Given text:
-- start --

Studio album by Luicidal
- Released: October 14, 2014
- Genre: Punk rock
- Label: DC-Jam

Luicidal chronology
|  | Luicidal (2014) | Born in Venice (2018) |

= Luicidal (album) =

Luicidal is the debut album by the American punk rock band Luicidal, released on October 14, 2014.

==Overview==
Luicidal features multiple musicians including three of the four members of the Join the Army era Suicidal Tendencies lineup (Louiche Mayorga, R.J. Herrera and Rocky George) as well as Grant Estes and Amery Smith, who played guitar and drums respectively on Suicidal Tendencies' 1983 self-titled debut album. Mike Muir is the only original member of Suicidal Tendencies who does not perform on the album. Luicidal also features guest vocals by H.R. (Bad Brains), Dale Henderson (Beowülf) and Keven Guercio (No Mercy).

==Reception==
Luicidal has received mostly positive reviews. Rich Dodgin from All About The Rock said, "This is an album of old school punk rock, Venice Beach style, and an album that I'm going to have on repeat play for a long time to come."

-- end --

Given task:
Reproduce everything from "Luicidal chronology" down to "October 14, 2014." in the Luicidal album text above.

Supplied material:
-- start --

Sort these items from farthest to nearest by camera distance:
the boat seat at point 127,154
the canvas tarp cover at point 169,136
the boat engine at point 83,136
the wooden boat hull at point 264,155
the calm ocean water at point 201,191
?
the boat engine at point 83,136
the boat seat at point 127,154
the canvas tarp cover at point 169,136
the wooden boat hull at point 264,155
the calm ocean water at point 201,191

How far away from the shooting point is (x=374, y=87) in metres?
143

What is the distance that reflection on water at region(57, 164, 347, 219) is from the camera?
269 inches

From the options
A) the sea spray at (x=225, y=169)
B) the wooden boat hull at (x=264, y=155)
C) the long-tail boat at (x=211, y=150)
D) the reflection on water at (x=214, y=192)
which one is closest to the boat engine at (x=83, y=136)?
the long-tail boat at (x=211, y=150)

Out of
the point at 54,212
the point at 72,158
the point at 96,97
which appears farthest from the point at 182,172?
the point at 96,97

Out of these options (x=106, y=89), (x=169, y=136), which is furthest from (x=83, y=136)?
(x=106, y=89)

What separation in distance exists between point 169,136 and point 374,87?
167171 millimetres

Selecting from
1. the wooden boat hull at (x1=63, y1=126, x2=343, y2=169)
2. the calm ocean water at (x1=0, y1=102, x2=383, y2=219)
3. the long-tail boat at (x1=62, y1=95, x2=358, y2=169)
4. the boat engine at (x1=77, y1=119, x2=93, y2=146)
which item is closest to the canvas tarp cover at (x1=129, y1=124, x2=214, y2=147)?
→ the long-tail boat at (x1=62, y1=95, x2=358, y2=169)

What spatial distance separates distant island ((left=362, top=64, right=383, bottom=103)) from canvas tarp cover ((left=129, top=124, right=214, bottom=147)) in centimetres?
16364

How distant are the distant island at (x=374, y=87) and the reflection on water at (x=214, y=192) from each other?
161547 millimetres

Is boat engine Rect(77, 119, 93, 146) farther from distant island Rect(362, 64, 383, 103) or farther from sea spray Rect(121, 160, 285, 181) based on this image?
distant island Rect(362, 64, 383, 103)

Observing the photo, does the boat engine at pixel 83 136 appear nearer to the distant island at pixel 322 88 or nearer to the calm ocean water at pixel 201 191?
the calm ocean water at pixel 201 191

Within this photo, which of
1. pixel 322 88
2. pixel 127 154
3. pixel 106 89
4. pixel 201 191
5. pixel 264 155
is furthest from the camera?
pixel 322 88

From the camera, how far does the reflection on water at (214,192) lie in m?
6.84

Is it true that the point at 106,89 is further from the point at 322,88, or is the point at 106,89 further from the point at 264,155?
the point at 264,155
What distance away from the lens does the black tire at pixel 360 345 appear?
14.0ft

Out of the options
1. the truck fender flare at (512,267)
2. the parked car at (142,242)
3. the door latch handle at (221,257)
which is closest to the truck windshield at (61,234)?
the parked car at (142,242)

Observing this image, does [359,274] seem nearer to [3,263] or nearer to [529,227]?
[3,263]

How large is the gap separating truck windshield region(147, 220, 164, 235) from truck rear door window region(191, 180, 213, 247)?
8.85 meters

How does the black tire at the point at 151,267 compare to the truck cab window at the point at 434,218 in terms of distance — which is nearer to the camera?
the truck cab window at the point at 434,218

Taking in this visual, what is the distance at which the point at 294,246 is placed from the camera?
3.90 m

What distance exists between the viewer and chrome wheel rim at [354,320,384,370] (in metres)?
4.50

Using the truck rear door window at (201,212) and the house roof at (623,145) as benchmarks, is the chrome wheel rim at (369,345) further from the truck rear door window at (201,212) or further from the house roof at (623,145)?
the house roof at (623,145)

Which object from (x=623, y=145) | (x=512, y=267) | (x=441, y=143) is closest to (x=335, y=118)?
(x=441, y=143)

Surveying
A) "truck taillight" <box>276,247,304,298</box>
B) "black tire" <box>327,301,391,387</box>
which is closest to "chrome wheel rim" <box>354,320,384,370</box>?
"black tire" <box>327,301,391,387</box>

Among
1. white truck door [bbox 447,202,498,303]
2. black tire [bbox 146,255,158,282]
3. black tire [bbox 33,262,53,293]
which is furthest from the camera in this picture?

-- end --

Completed exercise:
Luicidal chronology
|  | Luicidal (2014) | Born in Venice (2018) |

= Luicidal (album) =

Luicidal is the debut album by the American punk rock band Luicidal, released on October 14, 2014.